Пери пробежала глазами названия на корешках. Догадка ее подтвердилась – все труды профессора Азура были здесь. Схватив первую книгу, она открыла ее на титульном листе. Так и есть – книга была подписана.
Милой Ширин,
не знающей покоя страннице, бесстрашной мятежнице, ниспровергающей все авторитеты,
девушке, которая знает, какие вопросы задавать, и не боится получать ответы…
Пери захлопнула книгу, ощутив укол ревности. Конечно, она знала, что Ширин встречается с профессором не реже двух раз в неделю и чрезвычайно ценит его мнение. Но ей больно было узнать, что и он весьма высокого мнения о Ширин. Она быстро проверила остальные томики и убедилась, что все они снабжены дарственными надписями. Последняя оказалась самой длинной.
Ширин, так не похожей на свое имя,
сладкое и терпкое, как гранат, выросший в Персии,
стране львов и солнца…
Ширин, которая должна если не полюбить, то хотя бы понять
то, что она презирает,
ибо только в зеркале Другого
можно увидеть отражение лика Бога.
Любите, моя дорогая,
любите свою сводную сестру…
Сводную сестру? Но у Ширин не было сестер. Вероятно, это следовало понимать как метафору. Азур хотел сказать: «другую женщину».

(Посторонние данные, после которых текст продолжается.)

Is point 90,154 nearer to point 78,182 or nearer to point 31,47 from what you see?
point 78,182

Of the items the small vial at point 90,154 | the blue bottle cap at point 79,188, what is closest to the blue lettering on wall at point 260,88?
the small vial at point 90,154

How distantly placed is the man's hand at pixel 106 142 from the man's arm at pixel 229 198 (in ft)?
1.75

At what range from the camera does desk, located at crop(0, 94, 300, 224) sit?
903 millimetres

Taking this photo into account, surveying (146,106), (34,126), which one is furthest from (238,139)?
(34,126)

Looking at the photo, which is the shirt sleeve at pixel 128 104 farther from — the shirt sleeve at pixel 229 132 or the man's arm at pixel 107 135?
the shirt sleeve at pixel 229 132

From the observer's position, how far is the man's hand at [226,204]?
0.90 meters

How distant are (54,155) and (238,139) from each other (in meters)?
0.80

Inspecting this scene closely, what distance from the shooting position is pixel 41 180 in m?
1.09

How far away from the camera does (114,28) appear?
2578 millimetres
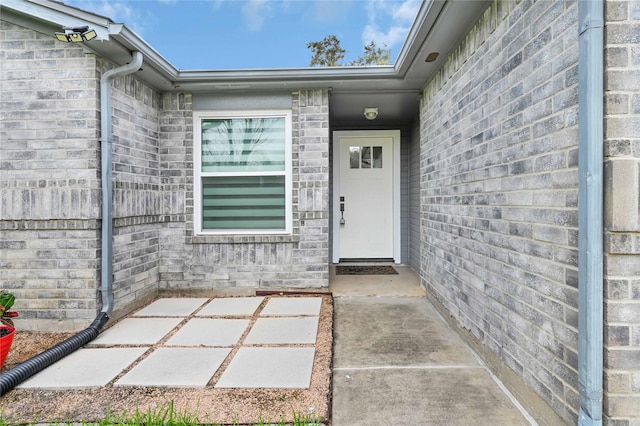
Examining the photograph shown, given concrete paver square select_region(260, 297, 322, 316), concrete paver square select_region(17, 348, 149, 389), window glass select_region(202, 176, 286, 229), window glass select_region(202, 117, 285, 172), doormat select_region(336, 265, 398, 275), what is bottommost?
concrete paver square select_region(17, 348, 149, 389)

У Пери даже дыхание перехватило, когда она поняла, в какую ловушку попала. Ширин презирает религию и религиозных людей. И хотя от нее достается любой конфессии, именно ислам, к которому она принадлежит по рождению, вызывает у нее наиболее резкое неприятие. На молодых мусульманок, которые по доброй воле носят хиджабы, у нее вообще аллергия. «Все эти муллы и полиция нравов давят на нас извне. Но девчонки, которые искренне верят, что должны ходить закутанными чучелами, чтобы не вводить в соблазн мужиков, – это гниль, которая разлагает нас изнутри» – так она однажды сказала. Чем дольше Пери думала об этом, тем больше убеждалась, что профессор Азур нарочно затеял этот эксперимент, чтобы заставить Ширин взаимодействовать с «другим» по отношению с ней человеком, то есть с Моной.

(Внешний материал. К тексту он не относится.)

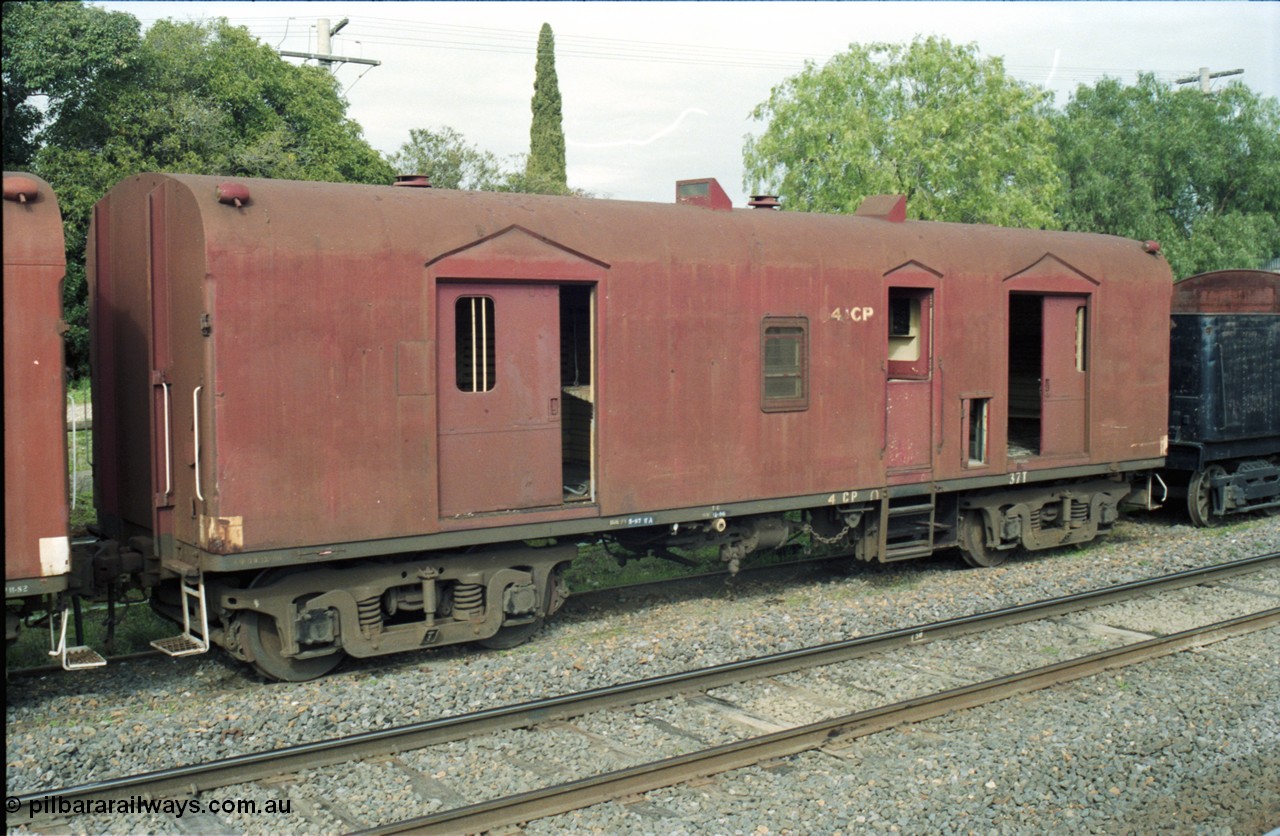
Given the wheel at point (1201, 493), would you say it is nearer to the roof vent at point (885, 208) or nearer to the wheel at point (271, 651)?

Это открытие потрясло Пери. Но еще больше ее пугало другое. Может, дело не только в Моне. Пери судорожно сглотнула, впервые попытавшись взглянуть на себя глазами Ширин. Неуверенная, робкая, пассивная, безвольная… Три молодых мусульманки под одной крышей. Грешница, Правоверная и Сомневающаяся. Теперь совершенно очевидно, что для участия в этом странном эксперименте были отобраны все трое. Ширин предстояло понять и полюбить двух своих сводных сестер – Мону и Пери.
Пери закрыла книгу, вернула ее на полку и вышла в коридор. И зачем она только согласилась променять свою тихую уютную комнату в общежитии на этот дом, где о каждом ее шаге будут докладывать профессору Азуру. Она чувствовала себя мухой, попавшей в стеклянную банку, на первый взгляд теплую и безопасную, но все же западню.
Стамбул, 2016 год
– Несчастного учителя очень скоро забудут, – повторил Аднан. – Нас уже ничем невозможно потрясти. У нас выработался иммунитет к потрясениям.
– Но, дорогой мой, вы слишком суровы! – возразила хозяйка. – Согласитесь, в этом наше единственное спасение. Не выработайся у нас подобный иммунитет, мы все сошли бы с ума.